- [AIM 1]:
Check each statement against the commit message on Montgomery RR precomputation and answer yes or no, quoting the words of the commit message that decide it. (a) The multiplying-vs-doubling discussion is moved ahead of the squaring-vs-doubling discussion. (b) The type of |threshold| is changed to |int| to avoid a signed/unsigned comparison. (c) |threshold| is removed.
- [AIM 2]:
Extend the commit message on Montgomery RR precomputation, picking up after its final sentence.

- [EXTRACT TO READ]:
— START —

Simplify Montgomery RR precomputation.

Use equivalent but simpler math, and explain the simpler math. Move the
discussion of multipying-vs-doubling to be after the discussion of
squaring-vs-doubling so that the discussion order follows the code
order, and so that we can combine the multipying-vs-doubling discussion
with the explanation of why no multiply/doubling is needed at all.
Expand the existing discussion to be a little more explicit.

Retain |threshold|, but change the type of |threshold| was changed to
|int| to avoid a signed/unsigned comparison in the added assertion
(|bn_mod_lshift_consttime| takes the shift count as an |int| anyway).

— END —

Segmentation data:
— START —

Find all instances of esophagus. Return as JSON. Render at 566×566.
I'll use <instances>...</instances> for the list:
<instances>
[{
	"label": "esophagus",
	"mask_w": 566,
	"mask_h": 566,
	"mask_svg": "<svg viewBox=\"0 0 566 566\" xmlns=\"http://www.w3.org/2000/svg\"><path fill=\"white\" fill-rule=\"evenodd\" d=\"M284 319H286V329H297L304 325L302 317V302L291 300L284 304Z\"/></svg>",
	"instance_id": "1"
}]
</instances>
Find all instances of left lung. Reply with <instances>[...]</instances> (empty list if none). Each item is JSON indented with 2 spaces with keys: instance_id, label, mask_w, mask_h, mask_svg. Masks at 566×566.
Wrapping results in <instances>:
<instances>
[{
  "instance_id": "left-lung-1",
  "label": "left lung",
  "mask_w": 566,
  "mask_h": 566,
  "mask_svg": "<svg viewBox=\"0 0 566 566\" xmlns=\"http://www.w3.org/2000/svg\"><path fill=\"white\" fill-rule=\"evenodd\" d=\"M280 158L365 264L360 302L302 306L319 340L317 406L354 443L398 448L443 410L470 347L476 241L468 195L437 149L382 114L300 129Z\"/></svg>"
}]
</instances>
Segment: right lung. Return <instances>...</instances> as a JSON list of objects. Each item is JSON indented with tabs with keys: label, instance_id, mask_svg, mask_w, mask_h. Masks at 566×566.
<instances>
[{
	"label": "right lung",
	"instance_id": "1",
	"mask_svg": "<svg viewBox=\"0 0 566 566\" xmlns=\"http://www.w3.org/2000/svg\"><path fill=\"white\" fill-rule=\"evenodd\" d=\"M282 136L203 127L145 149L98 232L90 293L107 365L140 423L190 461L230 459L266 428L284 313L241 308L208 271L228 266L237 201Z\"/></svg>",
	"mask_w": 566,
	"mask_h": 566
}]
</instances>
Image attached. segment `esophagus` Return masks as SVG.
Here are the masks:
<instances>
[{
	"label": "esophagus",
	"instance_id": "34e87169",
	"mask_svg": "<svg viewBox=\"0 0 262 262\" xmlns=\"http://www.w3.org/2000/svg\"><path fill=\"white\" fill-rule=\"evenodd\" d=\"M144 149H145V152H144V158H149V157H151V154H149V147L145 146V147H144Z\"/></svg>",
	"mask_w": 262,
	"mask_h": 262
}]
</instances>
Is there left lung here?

— END —

- [EXPECTED OUTPUT 1]:
(a) No: "to be after the discussion of squaring-vs-doubling"
(b) Yes: "|int| to avoid a signed/unsigned comparison in the added assertion"
(c) No: "Retain |threshold|"

- [EXPECTED OUTPUT 2]:
Change-Id: I24e4687e76944a34a8621b5f2fdee15a5201ac88
Reviewed-on: https://boringssl-review.googlesource.com/c/boringssl/+/63906
Reviewed-by: Bob Beck <bbe@google.com>
Reviewed-by: David Benjamin <davidben@google.com>
Commit-Queue: Bob Beck <bbe@google.com>
diff --git a/crypto/fipsmodule/bn/internal.h b/crypto/fipsmodule/bn/internal.h
index a2292b4..d556488 100644
--- a/crypto/fipsmodule/bn/internal.h
+++ b/crypto/fipsmodule/bn/internal.h
@@ -149,6 +149,7 @@
 #endif
 
 #define BN_BITS2 64
+#define BN_BITS2_LG 6
 #define BN_BYTES 8
 #define BN_BITS4 32
 #define BN_MASK2 (0xffffffffffffffffUL)
@@ -165,6 +166,7 @@
 #define BN_ULLONG uint64_t
 #define BN_CAN_DIVIDE_ULLONG
 #define BN_BITS2 32
+#define BN_BITS2_LG 5
 #define BN_BYTES 4
 #define BN_BITS4 16
 #define BN_MASK2 (0xffffffffUL)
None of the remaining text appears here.